We have a terrific team of interpreters at SoHills who use their giftedness in sign language to engage the hearing impaired in more meaningful participation in our worship assemblies. With great appreciation for these gifted servants, I share the following "news story" from Lark.com:
REDLANDS, Calif. — Maria Sanford, a volunteer deaf interpreter at her church, used to play the piano, knit and paint with watercolors in her spare time. Now she spends most afternoons icing her hands.
The reason: the new pastor at her 3,000-member church uses "an unnecessary amount of long words and foreign words" each Sunday, says her furious husband.
"Does he really have to say ‘metamorphosis’ twenty-one times and ‘Thessalonica’ eighteen times in the same sermon?" he says. "Multiply that by four services and you understand why I’m upset."
Sanford noticed recently that his wife could not do simple tasks like fold the laundry or open a jar of his favorite horseradish after Sunday services.
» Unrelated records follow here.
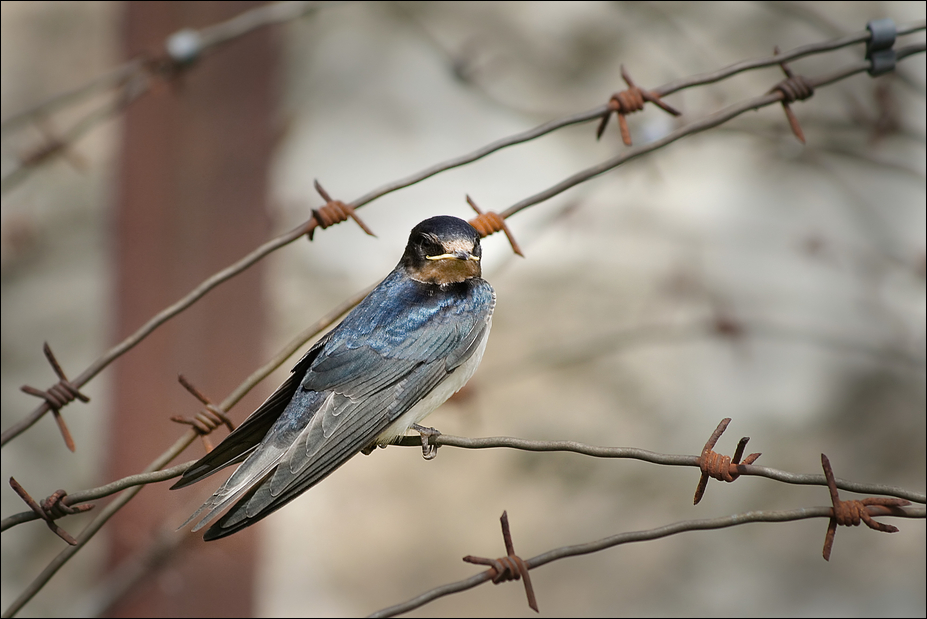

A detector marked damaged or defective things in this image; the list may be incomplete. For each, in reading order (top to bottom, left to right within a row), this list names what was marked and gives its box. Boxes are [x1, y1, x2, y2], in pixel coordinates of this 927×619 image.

rusty barb twist [600, 65, 680, 147]
rusty barb twist [768, 46, 812, 145]
rusty barb twist [306, 180, 376, 241]
rusty barb twist [468, 196, 524, 260]
rusty barb twist [19, 342, 89, 452]
rusty barb twist [171, 376, 237, 452]
rusty barb twist [696, 418, 760, 506]
rusty barbed wire [696, 418, 760, 506]
rusty barb twist [9, 478, 93, 544]
rusty barb twist [824, 456, 908, 560]
rusty barb twist [462, 508, 540, 616]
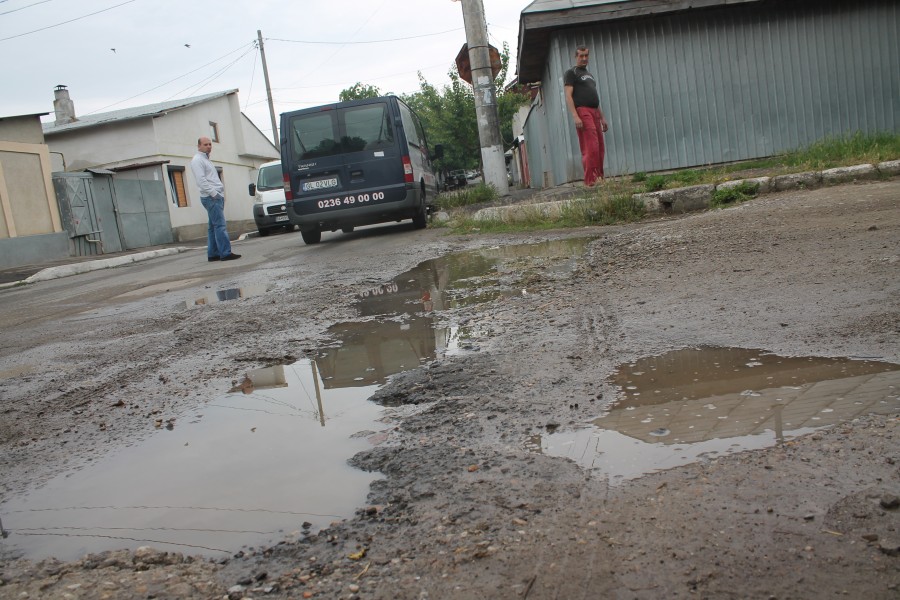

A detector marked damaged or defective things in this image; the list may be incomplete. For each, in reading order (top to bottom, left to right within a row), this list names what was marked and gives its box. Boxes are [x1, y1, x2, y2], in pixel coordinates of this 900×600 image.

damaged road [0, 180, 896, 596]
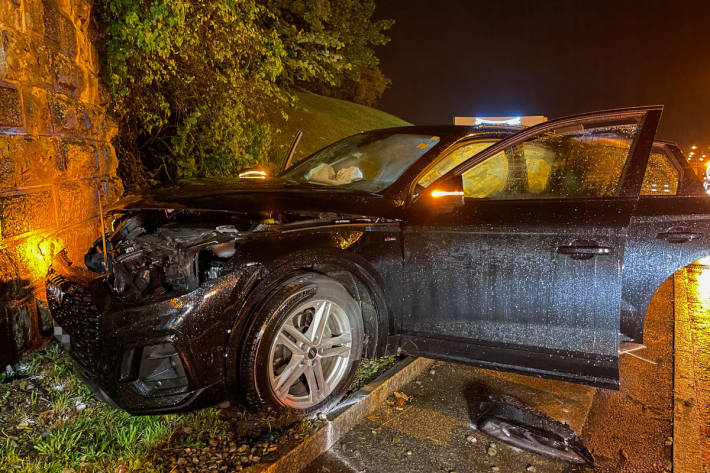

She would never mention it to the pastor, he says, so he decided to take up her cause.
"I don’t know if big words make him feel smarter, but it’s hurting someone I love," he says.
He submitted a list of fifty words to the church he wants the pastor to avoid, including "transformational," "eschatology," and "most names of ancient Roman cities."
"Ask yourself when writing your sermon: do I really need all those syllables?" her husband wrote in his letter.
If the pastor continues using lengthy words, he will disallow his wife from volunteering for the deaf ministry.